Jan 25: PL 2, St Paul 0
Feb 21: PL 5, Kenwood of Chicago 0. A game played before 1,000 fans in the old Ripley Palace. The local paper at the time said "It was the largest crowd at any event of the type in the country and many were turned away for lack of room. The seats? were a mass of brown and white ribbons and pandemonium reigned following the match which saw the players literally carried off the ice. Never was such a contest seen in the Copper Country as the one last night." The winner of this game was named the Champions of the West. The Champion Portage Lake team traveled to Pittsburg in March for a match to determine the Championship of the Nation, where they split the series: PL 5, Pittsburg 4, next game: PL 2, Pittsburg 3 and that's how the season ended in those days of natural ice.
|1900-01 Portage Lake Team
Standing L-R: Burt Potter, Ellsworth, Dr. R.B. Harkness, Black, Dr. Earl R. Hay.
Seated L-R: Wellington "Wally" Washburn, Thompson, Dr. John H. Gibson, Webb, Andy Haller, Dr. Percey H. Willson, E. Delaney.

Entries shown:
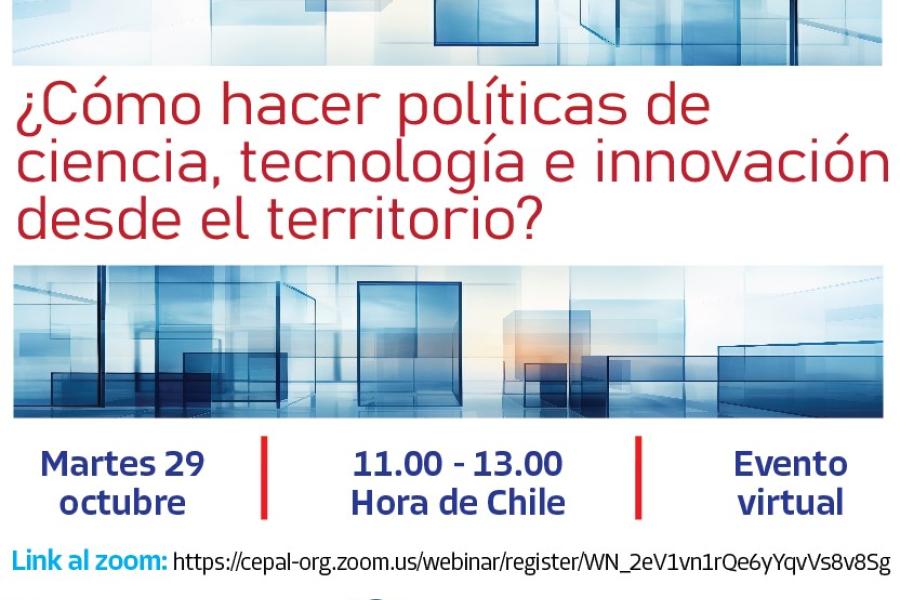 ¿Cómo hacer políticas de ciencia, tecnología e innovación desde el territorio?

Martes 29 octubre

11.00 - 13.00 Hora de Chile

Evento virtual

Link al zoom: https://cepal-org.zoom.us/webinar/register/WN_2eV1vn1rQe6yYqvVs8v8Sg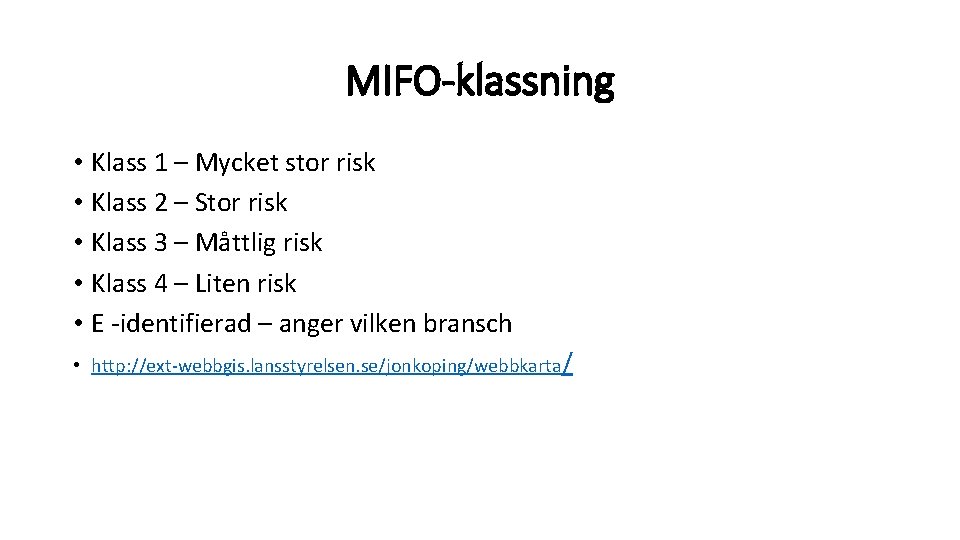 MIFO-klassning

• Klass 1 – Mycket stor risk
• Klass 2 – Stor risk
• Klass 3 – Måttlig risk
• Klass 4 – Liten risk
• E -identifierad – anger vilken bransch
• http://ext-webbgis.lansstyrelsen.se/jonkoping/webbkarta/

Explore the material:
- 1) Rewrite the paragraph of the Portage Lake hockey passage that begins "Feb 21: PL 5, Kenwood of Chicago 0" as a short bulleted list that keeps its main facts.
- 2) According to the Portage Lake hockey passage, what title was given to the winner of the game against Kenwood of Chicago?
- 3) Summarize the Portage Lake hockey passage in two sentences.

Outputs for the tasks:
- 1)
- Feb 21: Portage Lake beat Kenwood of Chicago 5–0 before 1,000 fans in the old Ripley Palace.
- The local paper called it the largest crowd at any event of the type in the country. Many fans were turned away for lack of room, and the players were carried off the ice.
- The winner of the game was named the Champions of the West.
- In March, Portage Lake traveled to Pittsburg to play for the Championship of the Nation and split the series, winning 5–4 and losing 2–3. That ended the season.

- 2) The winner was named the Champions of the West.

- 3) Portage Lake beat St Paul 2–0 on Jan 25 and Kenwood of Chicago 5–0 on Feb 21 before 1,000 fans in the old Ripley Palace, a win that earned the title Champions of the West. In March the team split a two-game series in Pittsburg for the Championship of the Nation, and the passage then lists the players of the 1900-01 Portage Lake team.